___ RECORD EXCERPTS ___
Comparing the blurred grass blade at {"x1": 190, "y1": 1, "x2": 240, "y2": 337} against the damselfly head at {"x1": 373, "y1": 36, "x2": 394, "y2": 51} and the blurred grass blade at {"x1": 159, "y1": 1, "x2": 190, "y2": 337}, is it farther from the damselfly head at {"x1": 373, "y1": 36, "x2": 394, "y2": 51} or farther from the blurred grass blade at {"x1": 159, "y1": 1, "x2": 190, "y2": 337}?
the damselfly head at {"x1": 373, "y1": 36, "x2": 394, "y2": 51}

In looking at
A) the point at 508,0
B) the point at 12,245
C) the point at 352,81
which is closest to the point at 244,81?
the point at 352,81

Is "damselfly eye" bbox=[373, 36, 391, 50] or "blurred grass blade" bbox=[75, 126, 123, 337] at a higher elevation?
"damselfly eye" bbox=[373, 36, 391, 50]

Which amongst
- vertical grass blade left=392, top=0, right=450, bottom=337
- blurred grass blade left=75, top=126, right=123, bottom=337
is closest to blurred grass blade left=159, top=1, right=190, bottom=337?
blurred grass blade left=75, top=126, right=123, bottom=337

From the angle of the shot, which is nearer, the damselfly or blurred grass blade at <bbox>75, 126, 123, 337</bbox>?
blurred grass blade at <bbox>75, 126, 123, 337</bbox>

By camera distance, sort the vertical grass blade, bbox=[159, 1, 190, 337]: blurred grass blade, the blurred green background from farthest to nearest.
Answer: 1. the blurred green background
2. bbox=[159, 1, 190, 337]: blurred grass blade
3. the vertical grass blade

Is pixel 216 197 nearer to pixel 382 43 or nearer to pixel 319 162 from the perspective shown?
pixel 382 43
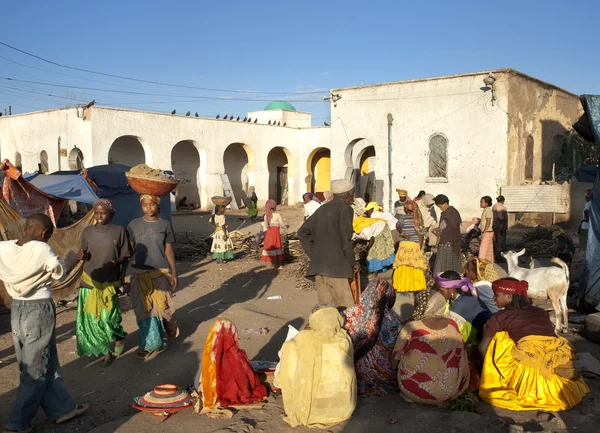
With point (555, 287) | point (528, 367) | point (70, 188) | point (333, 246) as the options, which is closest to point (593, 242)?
point (555, 287)

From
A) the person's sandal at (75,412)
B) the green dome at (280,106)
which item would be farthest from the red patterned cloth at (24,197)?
the green dome at (280,106)

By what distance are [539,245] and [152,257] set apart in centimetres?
1079

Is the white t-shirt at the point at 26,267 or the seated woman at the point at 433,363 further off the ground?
the white t-shirt at the point at 26,267

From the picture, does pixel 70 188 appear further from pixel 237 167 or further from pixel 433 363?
pixel 237 167

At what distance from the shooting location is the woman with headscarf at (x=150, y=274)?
219 inches

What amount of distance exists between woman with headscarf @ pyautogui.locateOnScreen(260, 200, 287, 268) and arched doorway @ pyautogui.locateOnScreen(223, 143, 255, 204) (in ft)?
55.5

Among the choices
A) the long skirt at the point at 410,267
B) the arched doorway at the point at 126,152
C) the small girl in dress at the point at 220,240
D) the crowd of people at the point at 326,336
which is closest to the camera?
the crowd of people at the point at 326,336

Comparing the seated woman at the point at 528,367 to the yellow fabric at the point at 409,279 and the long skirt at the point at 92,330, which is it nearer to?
the long skirt at the point at 92,330

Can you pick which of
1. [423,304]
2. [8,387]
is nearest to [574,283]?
[423,304]

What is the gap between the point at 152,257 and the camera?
18.4 ft

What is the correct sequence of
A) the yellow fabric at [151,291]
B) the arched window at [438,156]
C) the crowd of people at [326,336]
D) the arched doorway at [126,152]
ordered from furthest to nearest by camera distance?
the arched doorway at [126,152] < the arched window at [438,156] < the yellow fabric at [151,291] < the crowd of people at [326,336]

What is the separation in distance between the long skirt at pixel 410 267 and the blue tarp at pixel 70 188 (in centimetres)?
563

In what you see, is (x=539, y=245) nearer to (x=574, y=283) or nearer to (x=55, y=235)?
(x=574, y=283)

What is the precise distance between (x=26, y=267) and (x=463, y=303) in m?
4.09
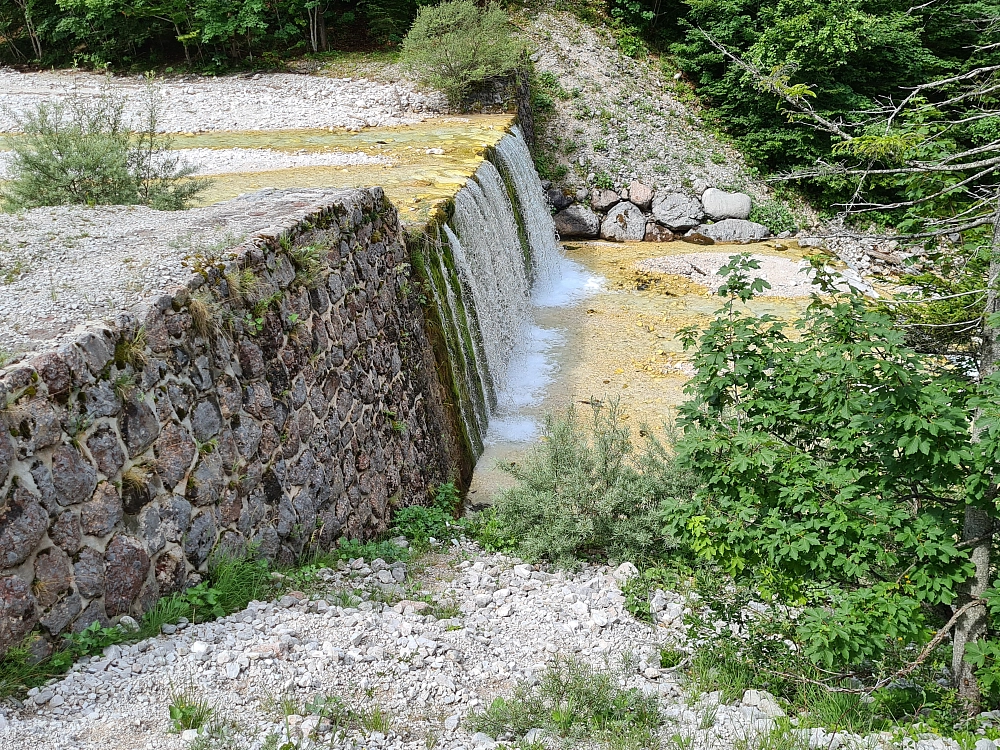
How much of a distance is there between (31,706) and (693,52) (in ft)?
62.6

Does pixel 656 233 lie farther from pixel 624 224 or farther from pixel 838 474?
pixel 838 474

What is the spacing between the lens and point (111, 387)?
3488 millimetres

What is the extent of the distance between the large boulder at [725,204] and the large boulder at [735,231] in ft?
0.64

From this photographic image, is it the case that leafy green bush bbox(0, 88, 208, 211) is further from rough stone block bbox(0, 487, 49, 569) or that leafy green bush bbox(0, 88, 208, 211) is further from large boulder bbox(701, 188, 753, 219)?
large boulder bbox(701, 188, 753, 219)

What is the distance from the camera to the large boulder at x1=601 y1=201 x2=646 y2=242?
15.4 metres

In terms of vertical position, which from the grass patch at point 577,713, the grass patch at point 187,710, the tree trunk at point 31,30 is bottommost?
the grass patch at point 577,713

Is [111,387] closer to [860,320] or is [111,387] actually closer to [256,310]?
[256,310]

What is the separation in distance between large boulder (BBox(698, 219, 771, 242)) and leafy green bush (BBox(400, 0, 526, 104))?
200 inches

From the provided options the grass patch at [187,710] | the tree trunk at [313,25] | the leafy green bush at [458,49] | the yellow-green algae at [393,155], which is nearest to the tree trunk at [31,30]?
the tree trunk at [313,25]

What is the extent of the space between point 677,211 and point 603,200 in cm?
152

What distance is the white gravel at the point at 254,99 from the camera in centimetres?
1409

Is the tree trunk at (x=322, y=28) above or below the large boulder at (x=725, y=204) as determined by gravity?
above

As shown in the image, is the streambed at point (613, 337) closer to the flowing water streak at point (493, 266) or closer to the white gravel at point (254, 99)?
the flowing water streak at point (493, 266)

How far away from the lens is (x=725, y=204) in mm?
15602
___
Update all of the items above by changing every "centimetres" to "centimeters", keeping everything else the same, and leave the pictures out of your answer.

Comparing the blurred grass blade at {"x1": 190, "y1": 1, "x2": 240, "y2": 337} against the damselfly head at {"x1": 373, "y1": 36, "x2": 394, "y2": 51} and the blurred grass blade at {"x1": 159, "y1": 1, "x2": 190, "y2": 337}, is it farther from the damselfly head at {"x1": 373, "y1": 36, "x2": 394, "y2": 51} or farther from the blurred grass blade at {"x1": 159, "y1": 1, "x2": 190, "y2": 337}?
the damselfly head at {"x1": 373, "y1": 36, "x2": 394, "y2": 51}

In looking at
A) the point at 508,0
B) the point at 12,245
C) the point at 352,81
which is closest to the point at 244,81?
the point at 352,81

Is "damselfly eye" bbox=[373, 36, 391, 50] or "blurred grass blade" bbox=[75, 126, 123, 337] at a higher elevation?
"damselfly eye" bbox=[373, 36, 391, 50]

Which amongst
- vertical grass blade left=392, top=0, right=450, bottom=337
- blurred grass blade left=75, top=126, right=123, bottom=337
is closest to blurred grass blade left=159, top=1, right=190, bottom=337?
blurred grass blade left=75, top=126, right=123, bottom=337

From the angle of the shot, which is nearer, the damselfly or blurred grass blade at <bbox>75, 126, 123, 337</bbox>?
blurred grass blade at <bbox>75, 126, 123, 337</bbox>

By camera distance, sort the vertical grass blade, bbox=[159, 1, 190, 337]: blurred grass blade, the blurred green background from farthest to nearest.
Answer: 1. the blurred green background
2. bbox=[159, 1, 190, 337]: blurred grass blade
3. the vertical grass blade

Is pixel 216 197 nearer to pixel 382 43 or nearer to pixel 319 162 from the perspective shown?
pixel 382 43
With point (555, 287) | point (528, 367) | point (70, 188) | point (333, 246) as the options, which is closest to point (593, 242)?
point (555, 287)

From
A) the person's sandal at (75,412)
B) the green dome at (280,106)
which item would be farthest from the red patterned cloth at (24,197)?
the green dome at (280,106)

By what distance are [539,245] and [152,257] set apart in centimeters?
1079

Is the white t-shirt at the point at 26,267 or the seated woman at the point at 433,363 further off the ground?
the white t-shirt at the point at 26,267

From the picture, does pixel 70 188 appear further from pixel 237 167 or further from pixel 433 363?
pixel 237 167

At what distance from the shooting location is the woman with headscarf at (x=150, y=274)?
219 inches

What amount of distance exists between woman with headscarf @ pyautogui.locateOnScreen(260, 200, 287, 268) and arched doorway @ pyautogui.locateOnScreen(223, 143, 255, 204) (in ft)?
55.5

Among the choices
A) the long skirt at the point at 410,267
B) the arched doorway at the point at 126,152
C) the small girl in dress at the point at 220,240
D) the crowd of people at the point at 326,336
which is closest to the camera?
the crowd of people at the point at 326,336

Comparing the seated woman at the point at 528,367 to the yellow fabric at the point at 409,279 and the long skirt at the point at 92,330, which is it nearer to?
the long skirt at the point at 92,330

Can you pick which of
1. [423,304]
2. [8,387]
is nearest to [574,283]?
[423,304]

What is the gap between the point at 152,257 and the camera?
18.4 ft

What is the correct sequence of
A) the yellow fabric at [151,291]
B) the arched window at [438,156]
C) the crowd of people at [326,336]
D) the arched doorway at [126,152]
ordered from furthest to nearest by camera distance?
the arched doorway at [126,152] < the arched window at [438,156] < the yellow fabric at [151,291] < the crowd of people at [326,336]

What is the separation in distance between the long skirt at pixel 410 267 and the blue tarp at pixel 70 188 (in centimeters)?
563

In what you see, is (x=539, y=245) nearer to (x=574, y=283) or nearer to (x=55, y=235)?
(x=574, y=283)

What is the precise distance between (x=26, y=267) and (x=463, y=303) in m?
4.09
How much of a distance is there between (31,706) and (693,52) (in ft)?
62.6

Does pixel 656 233 lie farther from pixel 624 224 or farther from pixel 838 474?
pixel 838 474

What is the spacing between the lens and point (111, 387)?
3488 millimetres

What is the extent of the distance between the large boulder at [725,204] and the large boulder at [735,231] in ft?
0.64

From this photographic image, is it the case that leafy green bush bbox(0, 88, 208, 211) is further from rough stone block bbox(0, 487, 49, 569) or that leafy green bush bbox(0, 88, 208, 211) is further from large boulder bbox(701, 188, 753, 219)?
large boulder bbox(701, 188, 753, 219)

What is the distance from the camera to the large boulder at x1=601 y1=201 x2=646 y2=242?
15.4 metres

In terms of vertical position, which from the grass patch at point 577,713, the grass patch at point 187,710, the tree trunk at point 31,30 is bottommost?
the grass patch at point 577,713

Is [111,387] closer to [860,320] or is [111,387] actually closer to [256,310]?
[256,310]

What is the separation in distance between large boulder (BBox(698, 219, 771, 242)) and leafy green bush (BBox(400, 0, 526, 104))?
200 inches

From the provided options the grass patch at [187,710] | the tree trunk at [313,25] | the leafy green bush at [458,49] | the yellow-green algae at [393,155], which is nearest to the tree trunk at [31,30]?
the tree trunk at [313,25]

What is the extent of the space between point 677,211 and point 603,200 in cm?
152

What distance is the white gravel at the point at 254,99 from the camera in centimeters?
1409

Is the tree trunk at (x=322, y=28) above or below the large boulder at (x=725, y=204) as determined by gravity?
above

As shown in the image, is the streambed at point (613, 337) closer to the flowing water streak at point (493, 266) or closer to the white gravel at point (254, 99)?
the flowing water streak at point (493, 266)

How far away from the lens is (x=725, y=204) in mm?
15602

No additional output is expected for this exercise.